Rabu, 26 September 2012

Sukses Bisnis Sepatu

Saat tinggal di Jepang untuk mengikuti sang ayah yang bertugas di sana, Nadia Mutia Rahma mengikuti program pendalaman bahasa Jepang di KAI Japanese Language School, salah satu sekolah bahasa Jepang di Shinjuku, Tokyo. Di sana ia berkenalan dengan berbagai siswa dari mancanegara. Di kelas angkatannya, kebetulan ada banyak siswa yang berasal dari wilayah Skandinavia. Otomatis Nadia selalu mendapat cerita mengenai kawasan yang menaungi negara Finlandia, Swedia, Islandia, Norwegia dan Denmark. “Saya senang mendengar cerita seputar kebudayaan orang-orang Skandinavia,” ujarnya.
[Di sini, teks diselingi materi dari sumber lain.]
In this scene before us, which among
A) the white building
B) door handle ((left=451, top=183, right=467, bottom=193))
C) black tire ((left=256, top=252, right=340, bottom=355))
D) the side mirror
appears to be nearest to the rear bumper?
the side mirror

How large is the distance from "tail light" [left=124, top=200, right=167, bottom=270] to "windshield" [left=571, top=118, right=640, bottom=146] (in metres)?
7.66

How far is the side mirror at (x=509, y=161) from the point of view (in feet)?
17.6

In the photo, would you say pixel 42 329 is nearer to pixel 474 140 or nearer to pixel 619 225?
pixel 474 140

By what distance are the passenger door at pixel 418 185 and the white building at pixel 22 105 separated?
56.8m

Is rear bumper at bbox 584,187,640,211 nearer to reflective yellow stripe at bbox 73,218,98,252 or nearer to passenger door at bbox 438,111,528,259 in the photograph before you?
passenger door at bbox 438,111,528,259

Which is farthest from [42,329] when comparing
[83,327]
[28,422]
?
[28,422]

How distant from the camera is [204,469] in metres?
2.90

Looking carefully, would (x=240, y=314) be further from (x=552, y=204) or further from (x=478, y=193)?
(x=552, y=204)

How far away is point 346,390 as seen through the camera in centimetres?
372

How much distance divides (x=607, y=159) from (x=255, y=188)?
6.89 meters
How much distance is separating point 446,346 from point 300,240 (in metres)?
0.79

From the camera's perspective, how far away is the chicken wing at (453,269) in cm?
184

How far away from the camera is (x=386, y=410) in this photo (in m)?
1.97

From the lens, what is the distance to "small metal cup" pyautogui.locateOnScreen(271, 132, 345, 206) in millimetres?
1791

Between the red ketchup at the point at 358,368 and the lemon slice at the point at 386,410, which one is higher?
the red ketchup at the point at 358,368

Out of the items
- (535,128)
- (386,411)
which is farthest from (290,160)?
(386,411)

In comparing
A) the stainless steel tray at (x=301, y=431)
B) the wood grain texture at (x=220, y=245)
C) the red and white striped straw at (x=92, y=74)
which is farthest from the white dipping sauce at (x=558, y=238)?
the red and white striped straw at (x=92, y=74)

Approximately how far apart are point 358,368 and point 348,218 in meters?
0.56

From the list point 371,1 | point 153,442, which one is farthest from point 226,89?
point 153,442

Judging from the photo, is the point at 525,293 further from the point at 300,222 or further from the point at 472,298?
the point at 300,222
Salah satu budaya yang mencuri perhatiannya adalah tradisi memakai clog atau kelom. Ia mengaku jatuh cinta dengan alas kaki dari kayu tersebut. “Sebenarnya tradisi memakai kelom bukan hanya milik orang Skandinavia. Di Jepang dan Indonesia juga ada. Di Jawa, kelom disebut dengan teklek,” jelasnya. tak disangka, inilah awal mula kisah sukses wanita muda ini menjadi eksportir sepatu.

Kepincut bisnis sepatu
Usai belajar di KAI, putri pasangan Nanang Sunarya dan Noerdiyanti ini lalu mengambil jurusan Fashion Introduction di ESMOD Tokyo. Di sini Nadia banyak belajar mengenai seluk-beluk dunia fashion, termasuk sisi bisnisnya. Saat menempuh kuliah, Nadia sering mengikuti seminar fashion. Salah satunya adalah seminar dari Hiko Mizuno, seorang desainer sepatu asal Jepang. Di seminar tersebut, ditampilkan cara-cara memproduksi sepatu. Melihat keseriusan dan ketelitian para pengrajin sepatu di Jepang yang dipaparkan dalam seminar tersebut, Nadia pun tertarik untuk terjun ke bisnis sepatu. “Di seminar tersebut dijelaskan sejarah, teknik, dan pengembangan produk sepatu. Ternyata sangat menantang. Saya jadi tertarik mendalaminya,” cerita Nadia.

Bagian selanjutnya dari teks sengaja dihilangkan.